# Yanmar FX 24D foam in overflow



## Zetor (Dec 16, 2010)

Hi everybody, I'm new to this forum. Past week I found very nice, clean not abused Yanmar FX 24 D with new Coldwater FEL . Starts every time, at first little black smoke, but I think that's normal, but; I opened the overflow and run fingers over the inside tube, it had like white oily foam, not much but I'm worry now. Maybe head gasket? The price is $6100, and the meter reads 1011 hours. Radiator cap is clean and everything on the tractor works. Is it keeper or ..... please help...


----------



## winston (Aug 19, 2008)

I'm old and slow, what overflow are you talking about? Are you talking about the breather tube, oil fill cap, or just what? If it is something in that area it could be caused by simple condensation by maybe not running long enough to evaporate the moisture out. Not familiar with the FX24 but if it has a radiator overflow bottle you might look for bubbles in it while tractor is still cold. Does oil show any signs of milkiness? I agree the start up black smoke is normal.


----------



## Mickey (Aug 14, 2010)

As Winston said it would be nice for a little clarification on where you spotted this issue. The Fx24 does have a radiator overflow bottle. If this is the radiator overflow bottle, I'd try and find out if this is a sign of an old problem or a current one.

What opt or features does this machine have? Yanmar offered many options on this model. If in decent shape the price seems decent and 1k hrs is about right.

Is this purchase from an individual or a dealer? I'd try and make sure this isn't a VN rebuild.

The F series are real nice machines and the only issue I have is they are a little close coupled, tight getting on/off. Also these models were not intended for a FEL and if weighed, you will likely find the capacity of the front tires are at their max with the bucket empty. With that said I've picked up buckets full of dirt without any incident.

Any implements come with the machine or what do you have in mind? If you machine has the UFO control, would be nice to have it functioning to help control depth and tilt of implements.


----------



## Zetor (Dec 16, 2010)

Sorry winston, yes , in the radiator oveflow bottle, the tube going in have a milky foamy coating. no bubbles when it runs cold and engine oil or dipstick have no any signs of milkiness


----------



## Zetor (Dec 16, 2010)

Mickey, yes it's from the dealer. No implements, no ROPS, no UFO control.


----------



## Zetor (Dec 16, 2010)

Mickey, I like to use the tractor around the house, do some dirt digging, need foundation for new garage and take care of 2ac garden. The dealer is manufacturing backhoes to, not bad for $2500. I know the yanmars are more for ag use, then construction. I just like the yanmars reliability. Is there another model (yanmar) , more universal so I can attach FEL and backhoe without much worry about front tires?
Sorry about these questions, I'm learning about tractors, always love them but never have one yet. Now I need one very badly!!


----------



## winston (Aug 19, 2008)

I would think a white oily foam in the radiator overflow tube could only come from the engine. No reason for oil to be in the radiator or cooling system. Maybe it happened a long time back and was repaired. I would want to run the tractor a good bit and put it through the paces as much as is possible watching for anything happening with the radiator or overflow bottle.


----------



## Mickey (Aug 14, 2010)

The problem I mentioned about front axle has much to do with the fact the F series are so short coupled and weight transfer is high. On the Fx24 I have I have weighed it and did the math on weight transfer and for every pound in the bucket the front axle sees 2 pounds of added weight. An older model with a longer wheelbase would help. I'm just not familiar with other models to make any recommendations.

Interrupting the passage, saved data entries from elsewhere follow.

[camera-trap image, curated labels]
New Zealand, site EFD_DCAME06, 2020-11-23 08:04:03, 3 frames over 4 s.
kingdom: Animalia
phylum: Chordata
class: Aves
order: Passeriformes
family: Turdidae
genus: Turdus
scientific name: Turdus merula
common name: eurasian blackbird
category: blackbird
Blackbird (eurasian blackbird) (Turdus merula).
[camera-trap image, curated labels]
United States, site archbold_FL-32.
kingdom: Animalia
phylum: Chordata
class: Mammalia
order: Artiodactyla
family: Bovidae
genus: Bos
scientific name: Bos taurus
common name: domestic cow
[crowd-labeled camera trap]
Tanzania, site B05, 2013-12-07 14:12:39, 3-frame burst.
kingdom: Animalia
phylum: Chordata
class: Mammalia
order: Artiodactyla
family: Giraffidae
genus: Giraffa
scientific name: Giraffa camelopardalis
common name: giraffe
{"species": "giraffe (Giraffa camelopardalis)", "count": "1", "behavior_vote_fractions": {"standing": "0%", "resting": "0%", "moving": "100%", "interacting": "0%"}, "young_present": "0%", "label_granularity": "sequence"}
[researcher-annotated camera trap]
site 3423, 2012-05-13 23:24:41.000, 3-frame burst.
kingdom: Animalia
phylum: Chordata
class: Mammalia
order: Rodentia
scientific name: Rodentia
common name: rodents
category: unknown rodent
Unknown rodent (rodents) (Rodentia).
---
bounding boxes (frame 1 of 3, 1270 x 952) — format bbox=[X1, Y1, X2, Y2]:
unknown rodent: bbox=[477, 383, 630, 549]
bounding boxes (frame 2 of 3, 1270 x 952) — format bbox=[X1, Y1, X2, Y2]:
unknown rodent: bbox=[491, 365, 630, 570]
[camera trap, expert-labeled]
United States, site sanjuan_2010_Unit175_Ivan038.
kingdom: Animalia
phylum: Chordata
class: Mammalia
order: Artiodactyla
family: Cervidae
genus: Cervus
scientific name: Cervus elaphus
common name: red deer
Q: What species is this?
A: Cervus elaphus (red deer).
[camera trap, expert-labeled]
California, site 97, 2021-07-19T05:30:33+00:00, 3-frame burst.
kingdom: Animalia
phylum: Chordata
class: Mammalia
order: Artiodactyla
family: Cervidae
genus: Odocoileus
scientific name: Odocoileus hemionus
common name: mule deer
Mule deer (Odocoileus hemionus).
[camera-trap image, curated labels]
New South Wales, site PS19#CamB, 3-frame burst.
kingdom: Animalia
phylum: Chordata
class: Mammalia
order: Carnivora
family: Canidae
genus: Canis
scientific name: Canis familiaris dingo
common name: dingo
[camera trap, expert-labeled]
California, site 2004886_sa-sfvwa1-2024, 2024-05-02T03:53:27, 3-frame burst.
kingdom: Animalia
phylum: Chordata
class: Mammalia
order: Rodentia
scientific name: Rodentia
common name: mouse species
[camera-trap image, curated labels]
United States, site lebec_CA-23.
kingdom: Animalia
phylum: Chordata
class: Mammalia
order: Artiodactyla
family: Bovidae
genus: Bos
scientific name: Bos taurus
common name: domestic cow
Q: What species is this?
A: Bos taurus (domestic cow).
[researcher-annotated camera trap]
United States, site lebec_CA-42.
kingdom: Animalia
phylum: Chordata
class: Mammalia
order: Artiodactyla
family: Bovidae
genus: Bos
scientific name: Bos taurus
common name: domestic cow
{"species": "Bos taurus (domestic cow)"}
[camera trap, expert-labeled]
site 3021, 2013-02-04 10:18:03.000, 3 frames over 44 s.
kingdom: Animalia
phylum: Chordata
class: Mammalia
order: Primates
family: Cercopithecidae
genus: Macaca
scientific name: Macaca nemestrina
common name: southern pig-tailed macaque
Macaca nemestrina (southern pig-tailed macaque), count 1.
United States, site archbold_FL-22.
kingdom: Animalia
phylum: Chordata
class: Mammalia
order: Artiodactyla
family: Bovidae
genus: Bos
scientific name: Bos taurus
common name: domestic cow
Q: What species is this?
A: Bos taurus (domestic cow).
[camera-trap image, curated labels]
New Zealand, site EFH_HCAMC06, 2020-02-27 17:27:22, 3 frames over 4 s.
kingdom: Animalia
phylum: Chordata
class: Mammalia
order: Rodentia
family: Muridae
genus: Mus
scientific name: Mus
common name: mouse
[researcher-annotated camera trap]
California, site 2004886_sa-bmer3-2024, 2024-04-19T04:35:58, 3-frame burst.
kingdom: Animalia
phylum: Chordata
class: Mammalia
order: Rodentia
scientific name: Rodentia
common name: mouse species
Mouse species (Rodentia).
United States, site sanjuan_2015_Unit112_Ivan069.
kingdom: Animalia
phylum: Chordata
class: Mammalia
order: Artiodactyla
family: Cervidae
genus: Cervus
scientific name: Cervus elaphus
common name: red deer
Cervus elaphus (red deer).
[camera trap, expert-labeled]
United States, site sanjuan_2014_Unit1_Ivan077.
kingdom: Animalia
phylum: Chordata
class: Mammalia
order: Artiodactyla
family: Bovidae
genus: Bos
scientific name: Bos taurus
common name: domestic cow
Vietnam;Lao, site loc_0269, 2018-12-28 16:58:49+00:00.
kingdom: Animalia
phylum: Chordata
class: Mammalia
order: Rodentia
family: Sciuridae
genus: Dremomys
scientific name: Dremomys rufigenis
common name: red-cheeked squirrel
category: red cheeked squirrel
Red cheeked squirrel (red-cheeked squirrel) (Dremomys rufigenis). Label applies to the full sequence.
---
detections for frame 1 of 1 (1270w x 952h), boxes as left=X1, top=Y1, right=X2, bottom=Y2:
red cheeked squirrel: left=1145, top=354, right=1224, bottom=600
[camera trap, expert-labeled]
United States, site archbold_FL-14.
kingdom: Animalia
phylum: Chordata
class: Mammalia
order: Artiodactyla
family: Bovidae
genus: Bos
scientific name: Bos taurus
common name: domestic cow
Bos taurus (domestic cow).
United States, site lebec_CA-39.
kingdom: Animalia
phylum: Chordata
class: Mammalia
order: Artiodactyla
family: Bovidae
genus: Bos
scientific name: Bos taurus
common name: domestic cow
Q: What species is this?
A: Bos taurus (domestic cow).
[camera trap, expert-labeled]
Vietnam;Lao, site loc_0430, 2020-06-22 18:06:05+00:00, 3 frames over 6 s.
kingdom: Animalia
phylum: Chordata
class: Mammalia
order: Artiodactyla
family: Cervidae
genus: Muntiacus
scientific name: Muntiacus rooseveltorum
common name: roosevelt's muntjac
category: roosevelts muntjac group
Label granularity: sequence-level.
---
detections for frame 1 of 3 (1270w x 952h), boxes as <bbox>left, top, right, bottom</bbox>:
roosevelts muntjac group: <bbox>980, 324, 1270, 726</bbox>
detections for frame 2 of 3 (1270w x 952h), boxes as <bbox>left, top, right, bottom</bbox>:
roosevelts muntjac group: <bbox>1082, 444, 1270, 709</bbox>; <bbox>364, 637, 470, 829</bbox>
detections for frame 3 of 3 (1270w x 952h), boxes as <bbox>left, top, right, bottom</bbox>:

Ya might give Ernie a call at Ernie's imports. Is a nice guy and the dealer where I bought my Yanmar. Used Yanmar tractors, New Mahindra tractors, New Branson Tractors from Ernie's Imports Inc


----------



## Jerry/MT (Feb 11, 2010)

Zetor said:


> Hi everybody, I'm new to this forum. Past week I found very nice, clean not abused Yanmar FX 24 D with new Coldwater FEL . Starts every time, at first little black smoke, but I think that's normal, but; I opened the overflow and run fingers over the inside tube, it had like white oily foam, not much but I'm worry now. Maybe head gasket? The price is $6100, and the meter reads 1011 hours. Radiator cap is clean and everything on the tractor works. Is it keeper or ..... please help...


Some coolant additives have a soluable oil in them to lube the water pump seals. Maybe that's what you're seeing.

Run the tractor til the thermostat opens and look for bubbles in the coolant. I f you don't see any, the head gasket is good in the area of the coolant holes. Check for water in the lube oil. If that's clear, I don't think the engine has a problem.


----------



## Zetor (Dec 16, 2010)

Thank You guys very much for all the info; for me very educational .


----------